Bloganuary 17th: knowing when you feel loved

Can you share a positive example of where you’ve felt loved?

Positive and negative emotions are wildly different. Recognizing some of them can be difficult sometimes, and that includes love.

So, trying to pick out an example, a specific memory, when I can tell without a doubt that I felt loved by someone else, was a challenge. For the most part, its a semi-constant state of how people relate to each other, and not a strong burst of an emotion. It’s subtle. Subtle actions, kind words, can often be taken for granted and the recognition is missed.

Thinking about this prompt was difficult, if only because within my family we take care of each other and never really think anything of it. It’s all a matter of course. I did eventually pick one moment out.

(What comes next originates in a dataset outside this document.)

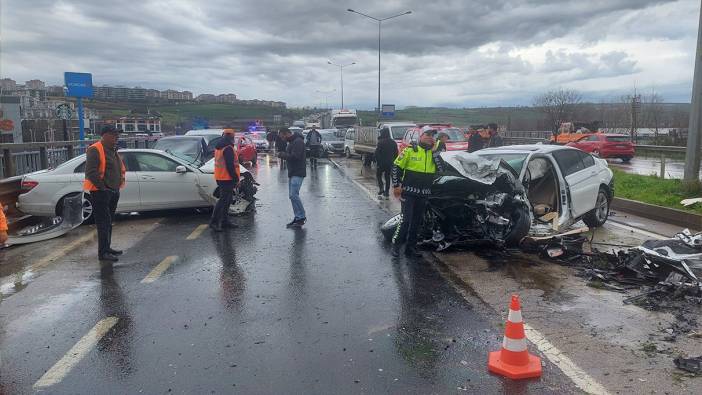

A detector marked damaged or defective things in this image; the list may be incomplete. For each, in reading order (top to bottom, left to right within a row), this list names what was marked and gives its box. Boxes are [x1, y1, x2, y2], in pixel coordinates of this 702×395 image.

wrecked white car [382, 147, 612, 252]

Right about my 26th birthday was when I received the news that I was being layed off. Two weeks later I had appendicitis. Having just turned 26 meant I no longer qualified to stay on my parents insurance, and I was a contractor through a third party organization that didn’t offer health insurance. So, ER visit into an appendectomy without health insurance!

The pain was almost tolerable and I had debated on just trying to sleep through the night, but eventually I just couldn’t take it. I lived alone at the time, and I was kind of a recluse with almost no friends in town at that point, so I drove myself to the hospital.

I got admitted sometime around 10pm and placed in a room. They did some scans of my abdomen, and they found that my appendix was in an odd position so they almost missed it. It hadn’t burst yet (they used the term “perforated”) but it was definitely getting closer to that. They promptly scheduled my surgery for the morning and wheeled me back to my room.

At this point, knowing what my situation was, I had texted my (local) siblings and my parents to give them the emergency update. After that, I posted about it on Facebook and got an exasperated text message from my sister (who lived six hours away) about how she was finding out about it this way. Oops. I had initially planned on telling her in the morning afterwards because I didn’t want to worry her when she couldn’t really do anything in her situation, but the jig was up.

Lots of text messages back and forth between me and my family, and then I finally got some sleep before surgery. I get through surgery just fine and I’m taken to recovery. I eventually get back to my phone and text everyone the update. Later that day, my parents drove up from the farm (they were only 30 minutes away) and they picked me up. We run by the Walgreens where I get my prescriptions, me riding with my Dad and my stepmom driving my car, and we get everything the doctor’s said I needed. Eventually we make it back to my apartment, my parents drop me off and make sure I’m okay, checking again if there was anything else I needed before they left.

I was on my own again, recovering from my surgery, but I was home with no fussing or frustration. Except, obviously, from my sister.

I look back on this moment (and one other involving my Dad and stepmom) and think about how much it meant that they came to help me out like that. The whole drawn out situation, all the time spent with them making sure I had what I needed was a large but subtle showing of how much they loved and cared.